■ **Instructions**
(a) In the passage on universalism and miracle claims, what is the title of John Earman's book?
(b) Extend the passage on universalism and miracle claims by a few sentences, starting right after its last sentence.

■ **Page excerpt**
........
Actually, an inclusivist like Sennett or myself, even without universalism, avoid the consequence you mention. And Calvinists will just say that if God creates people as "outsiders" who can't be converted, that is just God's way of reprobating them, allowing them to receive the just damnation that everyone deserves, as opposed to the merciful salvation that those who accept Christ's redemption receive. So the only people this would be addressed to would be Arminian soteriological exclusivists.  

Why bother with religion if you're a universalist? You mean the only reason for knowing the God of the Universe, or expressive proper gratitude to him for saving not only yourself but all of your loved ones as well, would be if you were afraid you might go to hell if you didn't know God, and worship him. If God was the true meaning of the universe, and I had spent my life not serving him, I would feel as if I had led my life wrongly, even if God did forgive me and save me anyway. Some people would think this was a very ignorant response to universalism. But I won't say that. I'll let either Tom Talbott or Jason Pratt say it.

And is it reinventing Christianity? Tom Talbott believes quite firmly, and argues in some detail, that his universalism is biblical, that he is restoring the original message of the faith from the distortion that he takes to be the doctrine of everlasting punishment.

Historians and Antecedent Probabilities

JWL: And yet your problem is that the OTF disallows faith. Since the evidence for faith in extraordinary claims cannot lead a historian qua historian to faith your faith fails the test.

VR: Do you have any method for figuring out what claims are most extraordinary?

How extraordinary would the Resurrection have been to people who saw Jesus feed the 5000, heal every leper in sight, and raise Lazarus from the dead. Of course there you assume there are no such people, but what if you were one of such people yourself?

My thesis is that different people, being equally rational, can come at the same piece of evidence and reach different conclusions. There is no method that I know of for determining correct antecedent probabilities, so we are stuck with the ones we have, and have to conditionalize on them. Do you have a method for proving that I ought to have naturalistic antecedent probabilities? This is actually an issue where McGrew and I differ and where Tim knows a lot more about it than I do, since he thinks there are objective antecedent probabilities. However, I take it that he and I agree that simplistic ways of getting antecedent probabilities that force us all into a methodological naturalism don't work. I realize that Hume's essay on miracles has its defenders like Sobel and Fogelin, but I think the majority position on Hume's essay is pretty close to my Internet Infidels paper on the subject, and to the similar view found in University of Pittsburgh atheist philosopher of science John Earman's book Hume's Abject Failure.

I'm still pretty much a card-carrying Bayesian subjectivist who comes to the miracle stories of Christianity with higher priors than you have. But you have no way of proving that my priors are wrong. You can ridicule them if you want to, but that doesn't do anything for the argument.
........
■ **Data excerpt**
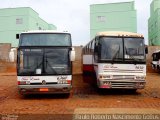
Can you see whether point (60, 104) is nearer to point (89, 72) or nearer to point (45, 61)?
point (45, 61)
........
■ **The replies**
(a) Hume's Abject Failure

(b)
http://www.infidels.org/library/modern/victor_reppert/miracles.html

There's no mathematical metric for determining whether the best story you can tell about how Christianity came to be founded is more or less miraculous than the claim that Jesus was resurrected. I think if you can buy the resurrection story, the rest of the evidence makes more sense than if you reject it. Why I think that is a long story, involving some of the things I've talked about, such as Lukan accuracy, and the evidence for martyrdom risk behavior amongst the witnesses, as well as what I think is right about the Trilemma, and the weaknesses in what I think is the best counter-theory out there, the hallucination theory. It's a long story that requires a lot of patience to go through.

History can make progress only when lots of historians come at the past with lots of different priors, and, if possible, the evidence drives a convergence to a correct answer. Strictly speaking, on my view, the historical evidence can't force a verdict one way or another, since on my view there are various rational credence functions. Given the fact that different people can have different priors about the miraculous, I can say that the evidence, as I read it, pushes in the direction of accepting the Christian account, but given the fact that there are different possible rational priors, it need not do so decisively, at least so far as I can tell.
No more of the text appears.